━━━━━ ENTRIES PROVIDED ━━━━━

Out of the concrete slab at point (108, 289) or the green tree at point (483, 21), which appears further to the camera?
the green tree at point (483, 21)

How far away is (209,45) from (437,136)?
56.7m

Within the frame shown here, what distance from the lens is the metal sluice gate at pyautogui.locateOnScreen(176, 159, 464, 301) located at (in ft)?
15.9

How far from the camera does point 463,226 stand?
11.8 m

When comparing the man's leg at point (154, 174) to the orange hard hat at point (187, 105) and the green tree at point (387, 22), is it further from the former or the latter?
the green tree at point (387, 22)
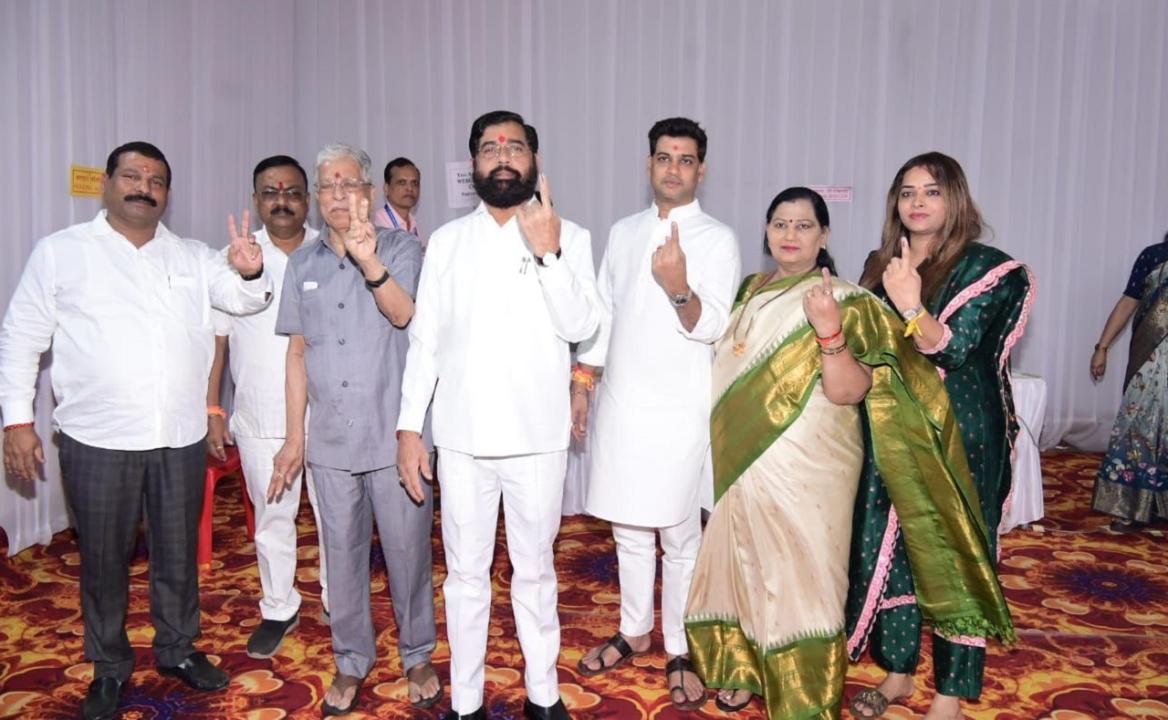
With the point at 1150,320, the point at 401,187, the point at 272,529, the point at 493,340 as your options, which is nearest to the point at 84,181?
the point at 401,187

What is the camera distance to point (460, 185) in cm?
626

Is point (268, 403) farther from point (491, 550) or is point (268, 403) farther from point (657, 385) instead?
point (657, 385)

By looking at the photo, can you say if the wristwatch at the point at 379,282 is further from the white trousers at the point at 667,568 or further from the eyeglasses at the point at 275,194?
the white trousers at the point at 667,568

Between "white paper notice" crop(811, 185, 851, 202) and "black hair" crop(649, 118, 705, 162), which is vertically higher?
"white paper notice" crop(811, 185, 851, 202)

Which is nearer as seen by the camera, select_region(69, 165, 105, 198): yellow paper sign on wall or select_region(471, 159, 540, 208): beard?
select_region(471, 159, 540, 208): beard

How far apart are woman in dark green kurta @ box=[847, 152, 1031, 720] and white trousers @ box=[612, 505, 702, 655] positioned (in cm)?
48

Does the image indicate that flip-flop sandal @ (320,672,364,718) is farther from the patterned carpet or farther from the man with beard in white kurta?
the man with beard in white kurta

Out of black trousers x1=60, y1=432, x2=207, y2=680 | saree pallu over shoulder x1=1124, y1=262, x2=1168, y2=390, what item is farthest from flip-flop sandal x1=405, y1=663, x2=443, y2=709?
saree pallu over shoulder x1=1124, y1=262, x2=1168, y2=390

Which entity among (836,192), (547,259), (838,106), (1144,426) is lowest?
(1144,426)

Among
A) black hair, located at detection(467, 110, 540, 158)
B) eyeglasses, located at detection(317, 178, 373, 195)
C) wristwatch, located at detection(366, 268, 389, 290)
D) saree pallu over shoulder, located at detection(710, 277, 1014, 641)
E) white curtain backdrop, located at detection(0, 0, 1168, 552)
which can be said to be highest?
white curtain backdrop, located at detection(0, 0, 1168, 552)

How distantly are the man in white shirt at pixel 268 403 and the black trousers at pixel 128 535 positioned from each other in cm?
26

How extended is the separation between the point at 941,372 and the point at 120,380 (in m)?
2.27

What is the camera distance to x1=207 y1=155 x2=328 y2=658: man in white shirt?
2.94m

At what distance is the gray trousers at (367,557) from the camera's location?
99.0 inches
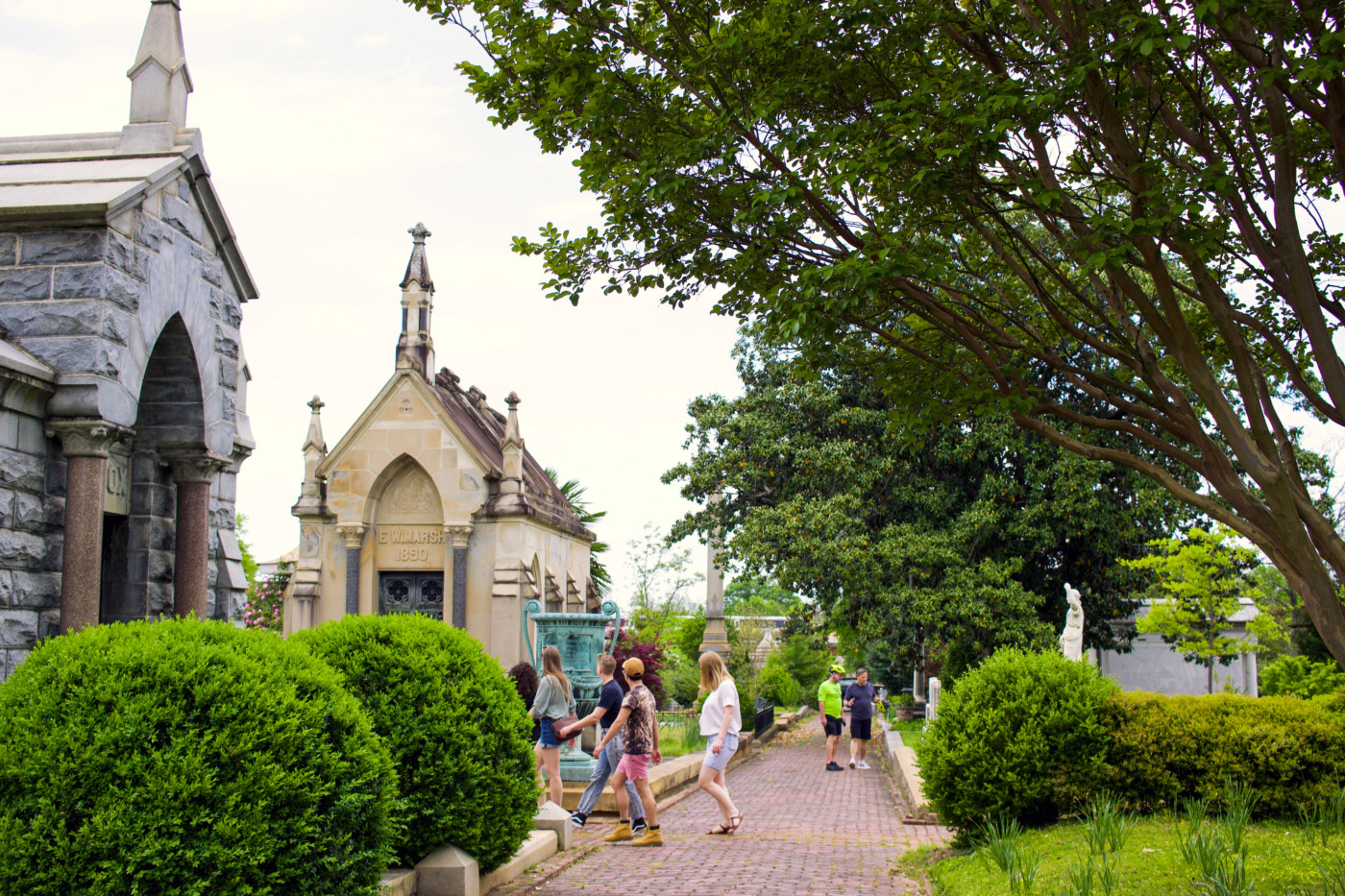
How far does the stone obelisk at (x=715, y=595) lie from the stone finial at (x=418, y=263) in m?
8.74

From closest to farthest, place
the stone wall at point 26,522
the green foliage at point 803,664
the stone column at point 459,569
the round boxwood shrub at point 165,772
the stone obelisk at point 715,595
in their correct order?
the round boxwood shrub at point 165,772, the stone wall at point 26,522, the stone column at point 459,569, the stone obelisk at point 715,595, the green foliage at point 803,664

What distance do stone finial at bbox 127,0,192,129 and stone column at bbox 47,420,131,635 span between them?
8.58 ft

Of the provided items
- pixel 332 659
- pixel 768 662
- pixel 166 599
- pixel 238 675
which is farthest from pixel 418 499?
pixel 768 662

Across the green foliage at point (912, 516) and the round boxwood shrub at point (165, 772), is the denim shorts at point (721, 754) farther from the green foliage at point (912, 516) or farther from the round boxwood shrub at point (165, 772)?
the green foliage at point (912, 516)

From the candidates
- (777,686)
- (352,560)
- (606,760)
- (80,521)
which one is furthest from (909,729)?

━━━━━

▸ WRITTEN PROBLEM
Present every line of the records above as one numbered list, dropping the blank lines and leaving out the pictures.

▸ RESPONSE TO THIS EXERCISE
1. Out of the concrete slab at point (108, 289) or the green tree at point (483, 21), which appears further to the camera?
2. the green tree at point (483, 21)
3. How far away is (209,45) from (437,136)?
4. 56.7m
5. Within the frame shown here, what distance from the lens is the metal sluice gate at pyautogui.locateOnScreen(176, 159, 464, 301) located at (in ft)?
6. 15.9
7. How far from the camera does point 463,226 stand?
8. 11.8 m
9. When comparing the man's leg at point (154, 174) to the orange hard hat at point (187, 105) and the green tree at point (387, 22), is it further from the former or the latter?
10. the green tree at point (387, 22)
11. With the point at 1150,320, the point at 401,187, the point at 272,529, the point at 493,340 as your options, which is nearest to the point at 84,181?
12. the point at 401,187
13. What is the camera distance to point (460, 185) in cm?
14. 626
15. Is point (268, 403) farther from point (491, 550) or is point (268, 403) farther from point (657, 385) instead?
16. point (657, 385)
17. By looking at the photo, can you say if the wristwatch at the point at 379,282 is further from the white trousers at the point at 667,568 or further from the eyeglasses at the point at 275,194?
18. the white trousers at the point at 667,568
19. Between "white paper notice" crop(811, 185, 851, 202) and "black hair" crop(649, 118, 705, 162), which is vertically higher?
20. "white paper notice" crop(811, 185, 851, 202)
21. Which is nearer as seen by the camera, select_region(69, 165, 105, 198): yellow paper sign on wall or select_region(471, 159, 540, 208): beard?
22. select_region(471, 159, 540, 208): beard
23. How far apart are woman in dark green kurta @ box=[847, 152, 1031, 720] and white trousers @ box=[612, 505, 702, 655] positioned (in cm)?
24. 48
25. Does the image indicate that flip-flop sandal @ (320,672,364,718) is farther from the patterned carpet or farther from the man with beard in white kurta?
26. the man with beard in white kurta
27. Out of black trousers x1=60, y1=432, x2=207, y2=680 | saree pallu over shoulder x1=1124, y1=262, x2=1168, y2=390, what item is farthest from flip-flop sandal x1=405, y1=663, x2=443, y2=709?
28. saree pallu over shoulder x1=1124, y1=262, x2=1168, y2=390
29. Which entity among (836,192), (547,259), (838,106), (1144,426) is lowest?
30. (1144,426)
31. Among
32. A) black hair, located at detection(467, 110, 540, 158)
33. B) eyeglasses, located at detection(317, 178, 373, 195)
34. C) wristwatch, located at detection(366, 268, 389, 290)
35. D) saree pallu over shoulder, located at detection(710, 277, 1014, 641)
36. E) white curtain backdrop, located at detection(0, 0, 1168, 552)
37. which can be said to be highest?
38. white curtain backdrop, located at detection(0, 0, 1168, 552)
39. How distantly are the man in white shirt at pixel 268 403 and the black trousers at pixel 128 535 positioned from each other in cm?
40. 26
41. How extended is the separation between the point at 941,372 and the point at 120,380 (in m)?
42. 2.27
43. What is the camera distance to x1=207 y1=155 x2=328 y2=658: man in white shirt?
44. 2.94m
45. At what distance is the gray trousers at (367,557) from the camera's location?
46. 99.0 inches
47. How far does the stone obelisk at (x=715, y=595) lie from the stone finial at (x=418, y=263) in m?
48. 8.74
49. From closest to farthest, place
50. the stone wall at point 26,522
51. the green foliage at point 803,664
52. the stone column at point 459,569
53. the round boxwood shrub at point 165,772
54. the stone obelisk at point 715,595
55. in their correct order?
56. the round boxwood shrub at point 165,772, the stone wall at point 26,522, the stone column at point 459,569, the stone obelisk at point 715,595, the green foliage at point 803,664
57. What distance do stone finial at bbox 127,0,192,129 and stone column at bbox 47,420,131,635 span between them?
58. 8.58 ft
59. Of the provided items
60. - pixel 332 659
61. - pixel 768 662
62. - pixel 166 599
63. - pixel 238 675
64. which is farthest from pixel 418 499?
65. pixel 768 662
66. Across the green foliage at point (912, 516) and the round boxwood shrub at point (165, 772), is the denim shorts at point (721, 754) farther from the green foliage at point (912, 516) or farther from the round boxwood shrub at point (165, 772)?
67. the green foliage at point (912, 516)
68. From the candidates
69. - (777,686)
70. - (352,560)
71. - (606,760)
72. - (80,521)
73. which one is furthest from (909,729)?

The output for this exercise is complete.